The parents, grandparents, cousins and widow of nine of the 12 people killed released a letter Wednesday sent to the theater's owner, Cinemark.

In the letter to Cinemark, victims' family members write, "Our family members will never be on this earth with us again and a movie ticket and some token words from people who didn't care enough to reach out to us, nor respond when we reached out to them to talk, is appalling."

The Plano, Texas-based company has been renovating the Aurora theater and plans to re-open it Jan. 17.

The company had no immediate comment. The families said they were invited to an "evening of remembrance" followed by a movie.

Governor John Hickenlooper and Aurora Mayor Steve Hognan are expected to attend the re-opening ceremony.

An unknown number of families also said they planned to attend.

The Colorado Organization for Victim Assistance (COVA) helped Cinemark distribute the invitation.Reached by phone Wednesday, COVA Executive Director Nancy Lewis had no comment.

They said the company's timing was "awful" in sending the invitations two days after Christmas.

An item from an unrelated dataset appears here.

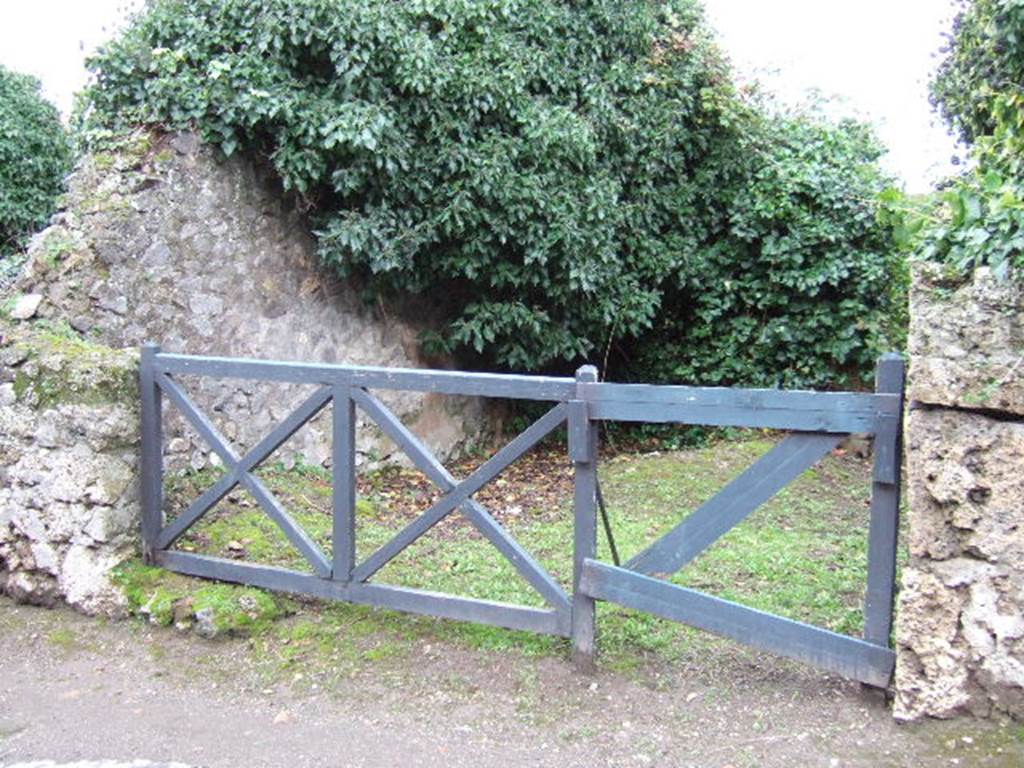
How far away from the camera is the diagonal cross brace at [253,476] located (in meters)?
4.14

"It's a blatant lack of respect, especially for the families who are grieving over the holidays," said Jessica Watts, cousin of Jonathan Blunk, who was killed in the shooting. "With the preliminary hearing coming up, we're going to see what happened to our loved ones. January will be a very traumatic time for each person affected in that theater."

Watts' cousin would have turned 27 on the same weekend the theater is re-opening, six months after the massacre.

She says Cinemark's invitation only adds to their pain.

"They're looking to boost their own ticket sales at the expense of 12 families who are heartbroken at a loss," Watts said.

Aurora Mayor Steve Hogan released the following statement Wednesday evening:

"The process of grieving and healing is long, painful and difficult. As we take steps to heal and move forward as a community, I expect people will experience a range of emotions. For some, the reopening of the theater might be painful, and for others, healing. That is why it is important for the victims and their families to have a choice whether or not they want to attend the reopening."